◆ What is required: Find all lines below containing the string "speed" and return them.

Transcribed page contents
------------------------------
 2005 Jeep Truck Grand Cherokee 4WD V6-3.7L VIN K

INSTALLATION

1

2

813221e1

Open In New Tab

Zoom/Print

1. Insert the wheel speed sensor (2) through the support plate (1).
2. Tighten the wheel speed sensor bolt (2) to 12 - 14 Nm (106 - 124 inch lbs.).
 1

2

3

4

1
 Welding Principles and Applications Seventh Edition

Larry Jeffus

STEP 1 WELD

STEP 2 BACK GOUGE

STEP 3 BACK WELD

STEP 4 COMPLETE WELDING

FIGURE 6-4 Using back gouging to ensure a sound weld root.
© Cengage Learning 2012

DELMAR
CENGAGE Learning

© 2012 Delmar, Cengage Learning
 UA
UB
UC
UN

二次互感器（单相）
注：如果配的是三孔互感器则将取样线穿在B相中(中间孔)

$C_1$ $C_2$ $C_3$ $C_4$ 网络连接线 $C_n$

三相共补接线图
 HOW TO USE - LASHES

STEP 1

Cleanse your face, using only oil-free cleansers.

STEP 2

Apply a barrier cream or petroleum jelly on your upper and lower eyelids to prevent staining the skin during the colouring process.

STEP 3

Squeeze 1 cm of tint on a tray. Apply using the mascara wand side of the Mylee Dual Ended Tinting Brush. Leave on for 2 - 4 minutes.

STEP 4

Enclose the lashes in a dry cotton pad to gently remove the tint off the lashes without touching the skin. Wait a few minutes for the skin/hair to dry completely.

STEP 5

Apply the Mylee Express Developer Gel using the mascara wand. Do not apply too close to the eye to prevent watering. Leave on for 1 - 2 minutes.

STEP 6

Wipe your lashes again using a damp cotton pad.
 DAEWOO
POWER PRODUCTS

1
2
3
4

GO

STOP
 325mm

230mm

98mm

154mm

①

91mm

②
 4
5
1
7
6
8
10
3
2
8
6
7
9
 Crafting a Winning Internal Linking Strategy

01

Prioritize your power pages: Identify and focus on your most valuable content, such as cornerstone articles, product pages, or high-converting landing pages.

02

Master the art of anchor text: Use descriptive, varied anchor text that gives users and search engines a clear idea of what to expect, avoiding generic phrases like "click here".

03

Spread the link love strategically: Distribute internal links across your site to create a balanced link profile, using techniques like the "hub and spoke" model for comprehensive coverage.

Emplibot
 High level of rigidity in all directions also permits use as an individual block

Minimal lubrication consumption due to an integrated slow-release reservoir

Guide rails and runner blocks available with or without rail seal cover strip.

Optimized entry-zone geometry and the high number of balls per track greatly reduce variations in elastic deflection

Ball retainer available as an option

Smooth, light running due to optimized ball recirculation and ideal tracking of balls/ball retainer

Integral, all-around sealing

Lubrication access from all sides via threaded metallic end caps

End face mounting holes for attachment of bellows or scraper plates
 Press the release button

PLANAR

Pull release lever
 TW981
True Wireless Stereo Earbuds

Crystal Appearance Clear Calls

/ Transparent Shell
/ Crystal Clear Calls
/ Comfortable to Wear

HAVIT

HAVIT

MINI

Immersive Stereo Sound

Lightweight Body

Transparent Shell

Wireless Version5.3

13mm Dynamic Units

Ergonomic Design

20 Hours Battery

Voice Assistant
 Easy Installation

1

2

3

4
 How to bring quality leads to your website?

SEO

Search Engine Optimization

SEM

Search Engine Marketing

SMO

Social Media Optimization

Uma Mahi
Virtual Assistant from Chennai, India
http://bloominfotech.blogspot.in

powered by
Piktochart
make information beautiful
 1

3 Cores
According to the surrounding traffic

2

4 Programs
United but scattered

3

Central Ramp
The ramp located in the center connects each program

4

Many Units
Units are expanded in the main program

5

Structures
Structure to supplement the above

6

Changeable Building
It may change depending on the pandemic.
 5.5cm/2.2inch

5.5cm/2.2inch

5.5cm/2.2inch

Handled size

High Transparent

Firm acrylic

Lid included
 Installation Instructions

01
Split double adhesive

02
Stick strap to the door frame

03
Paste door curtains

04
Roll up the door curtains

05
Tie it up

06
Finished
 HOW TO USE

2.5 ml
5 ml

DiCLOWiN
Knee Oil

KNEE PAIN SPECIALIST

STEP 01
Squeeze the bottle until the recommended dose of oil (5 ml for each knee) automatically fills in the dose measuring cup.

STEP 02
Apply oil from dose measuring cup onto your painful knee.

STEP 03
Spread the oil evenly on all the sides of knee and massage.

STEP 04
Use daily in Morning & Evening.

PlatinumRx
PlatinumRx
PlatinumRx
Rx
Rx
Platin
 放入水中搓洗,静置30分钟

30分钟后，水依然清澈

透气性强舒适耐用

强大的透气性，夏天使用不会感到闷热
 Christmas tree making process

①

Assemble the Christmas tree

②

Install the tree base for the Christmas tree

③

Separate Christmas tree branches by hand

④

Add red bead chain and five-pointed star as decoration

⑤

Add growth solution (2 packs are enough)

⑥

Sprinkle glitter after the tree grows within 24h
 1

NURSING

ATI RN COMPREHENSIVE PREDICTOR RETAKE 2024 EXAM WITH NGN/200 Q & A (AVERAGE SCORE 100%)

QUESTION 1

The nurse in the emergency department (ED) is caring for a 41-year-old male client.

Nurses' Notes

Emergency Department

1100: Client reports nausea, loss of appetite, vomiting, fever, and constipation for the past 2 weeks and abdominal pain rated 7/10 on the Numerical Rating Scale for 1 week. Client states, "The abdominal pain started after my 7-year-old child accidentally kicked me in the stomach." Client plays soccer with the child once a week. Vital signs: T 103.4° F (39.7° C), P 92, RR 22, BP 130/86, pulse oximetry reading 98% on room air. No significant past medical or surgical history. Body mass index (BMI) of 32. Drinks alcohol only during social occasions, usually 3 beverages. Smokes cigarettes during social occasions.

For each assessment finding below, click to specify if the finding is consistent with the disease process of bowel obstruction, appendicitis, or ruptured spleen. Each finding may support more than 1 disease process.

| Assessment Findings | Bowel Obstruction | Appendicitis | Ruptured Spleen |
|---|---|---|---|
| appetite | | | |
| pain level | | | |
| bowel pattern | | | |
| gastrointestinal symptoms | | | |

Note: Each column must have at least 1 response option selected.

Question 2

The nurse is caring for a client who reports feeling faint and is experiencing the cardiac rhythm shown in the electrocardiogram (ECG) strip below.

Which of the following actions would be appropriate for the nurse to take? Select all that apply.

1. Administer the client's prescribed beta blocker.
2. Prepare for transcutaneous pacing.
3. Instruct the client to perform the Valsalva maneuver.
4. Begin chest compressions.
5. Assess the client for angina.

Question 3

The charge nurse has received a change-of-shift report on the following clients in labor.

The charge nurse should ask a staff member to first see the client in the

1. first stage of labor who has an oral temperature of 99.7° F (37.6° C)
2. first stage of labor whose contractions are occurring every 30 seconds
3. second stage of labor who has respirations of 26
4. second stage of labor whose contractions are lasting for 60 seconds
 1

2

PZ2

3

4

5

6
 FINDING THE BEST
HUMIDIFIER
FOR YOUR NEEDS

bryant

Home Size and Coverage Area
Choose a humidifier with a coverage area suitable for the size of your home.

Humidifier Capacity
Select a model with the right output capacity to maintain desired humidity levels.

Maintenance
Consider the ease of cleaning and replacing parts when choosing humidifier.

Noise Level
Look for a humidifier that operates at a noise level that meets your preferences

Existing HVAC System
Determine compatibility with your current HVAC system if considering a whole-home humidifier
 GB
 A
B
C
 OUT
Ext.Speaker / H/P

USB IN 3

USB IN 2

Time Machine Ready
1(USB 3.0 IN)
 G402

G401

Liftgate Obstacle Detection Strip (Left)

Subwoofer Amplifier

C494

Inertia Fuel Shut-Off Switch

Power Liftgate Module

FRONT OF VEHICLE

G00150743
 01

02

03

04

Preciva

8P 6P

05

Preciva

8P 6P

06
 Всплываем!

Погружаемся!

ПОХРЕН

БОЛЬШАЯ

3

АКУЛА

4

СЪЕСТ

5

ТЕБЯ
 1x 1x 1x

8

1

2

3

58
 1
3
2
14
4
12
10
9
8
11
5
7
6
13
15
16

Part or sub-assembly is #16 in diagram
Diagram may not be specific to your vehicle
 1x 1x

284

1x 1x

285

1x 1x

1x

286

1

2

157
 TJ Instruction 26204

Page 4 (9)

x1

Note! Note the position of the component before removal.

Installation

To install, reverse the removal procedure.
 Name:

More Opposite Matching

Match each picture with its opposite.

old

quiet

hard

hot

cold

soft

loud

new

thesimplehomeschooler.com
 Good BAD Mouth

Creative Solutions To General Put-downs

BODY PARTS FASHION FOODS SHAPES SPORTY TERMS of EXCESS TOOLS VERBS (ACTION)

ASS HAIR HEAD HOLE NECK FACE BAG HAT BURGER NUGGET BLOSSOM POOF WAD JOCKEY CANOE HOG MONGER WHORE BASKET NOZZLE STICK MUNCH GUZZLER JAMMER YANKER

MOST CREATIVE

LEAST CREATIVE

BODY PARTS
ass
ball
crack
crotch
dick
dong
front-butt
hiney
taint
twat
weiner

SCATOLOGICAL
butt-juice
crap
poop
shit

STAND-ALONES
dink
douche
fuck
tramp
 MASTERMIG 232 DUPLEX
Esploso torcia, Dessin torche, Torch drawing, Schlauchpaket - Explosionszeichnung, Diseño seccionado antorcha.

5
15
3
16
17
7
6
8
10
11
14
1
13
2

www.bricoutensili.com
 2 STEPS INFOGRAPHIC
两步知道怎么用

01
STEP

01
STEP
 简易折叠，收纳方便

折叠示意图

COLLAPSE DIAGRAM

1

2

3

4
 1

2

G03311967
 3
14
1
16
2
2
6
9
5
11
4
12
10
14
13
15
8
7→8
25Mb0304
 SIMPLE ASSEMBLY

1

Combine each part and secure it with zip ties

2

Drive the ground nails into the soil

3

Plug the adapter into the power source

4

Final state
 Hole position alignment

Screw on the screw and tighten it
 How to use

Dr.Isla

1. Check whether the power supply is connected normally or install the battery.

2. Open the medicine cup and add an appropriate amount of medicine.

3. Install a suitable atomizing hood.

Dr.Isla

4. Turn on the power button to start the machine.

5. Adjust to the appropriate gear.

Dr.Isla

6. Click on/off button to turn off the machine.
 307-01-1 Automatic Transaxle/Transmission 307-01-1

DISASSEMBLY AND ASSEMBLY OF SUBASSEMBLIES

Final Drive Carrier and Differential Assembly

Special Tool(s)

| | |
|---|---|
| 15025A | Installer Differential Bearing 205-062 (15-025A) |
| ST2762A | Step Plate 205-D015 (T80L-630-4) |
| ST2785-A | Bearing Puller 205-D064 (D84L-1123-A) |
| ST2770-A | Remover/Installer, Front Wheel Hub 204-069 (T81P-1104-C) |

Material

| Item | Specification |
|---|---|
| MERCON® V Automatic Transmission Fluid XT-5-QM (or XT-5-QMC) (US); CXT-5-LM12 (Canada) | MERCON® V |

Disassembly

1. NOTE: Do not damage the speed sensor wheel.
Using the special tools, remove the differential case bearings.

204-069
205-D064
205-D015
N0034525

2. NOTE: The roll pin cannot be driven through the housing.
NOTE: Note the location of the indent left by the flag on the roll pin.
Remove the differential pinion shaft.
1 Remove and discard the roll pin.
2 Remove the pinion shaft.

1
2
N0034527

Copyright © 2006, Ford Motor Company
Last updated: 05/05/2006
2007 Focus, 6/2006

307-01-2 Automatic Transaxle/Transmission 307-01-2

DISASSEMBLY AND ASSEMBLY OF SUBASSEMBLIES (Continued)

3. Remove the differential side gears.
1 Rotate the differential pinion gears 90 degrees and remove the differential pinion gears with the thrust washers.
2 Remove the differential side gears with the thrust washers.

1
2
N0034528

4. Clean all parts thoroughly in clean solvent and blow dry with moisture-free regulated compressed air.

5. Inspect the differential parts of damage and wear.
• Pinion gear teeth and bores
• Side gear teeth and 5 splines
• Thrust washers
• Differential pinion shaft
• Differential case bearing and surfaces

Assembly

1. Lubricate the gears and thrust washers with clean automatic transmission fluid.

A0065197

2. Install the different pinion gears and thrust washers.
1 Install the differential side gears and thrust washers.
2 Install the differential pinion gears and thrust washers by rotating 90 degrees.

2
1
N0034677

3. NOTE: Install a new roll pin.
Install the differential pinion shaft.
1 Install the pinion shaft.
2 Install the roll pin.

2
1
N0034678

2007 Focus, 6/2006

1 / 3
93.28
------------------------------
◆ Finished task:
1. Insert the wheel speed sensor (2) through the support plate (1).
2. Tighten the wheel speed sensor bolt (2) to 12 - 14 Nm (106 - 124 inch lbs.).
1. NOTE: Do not damage the speed sensor wheel.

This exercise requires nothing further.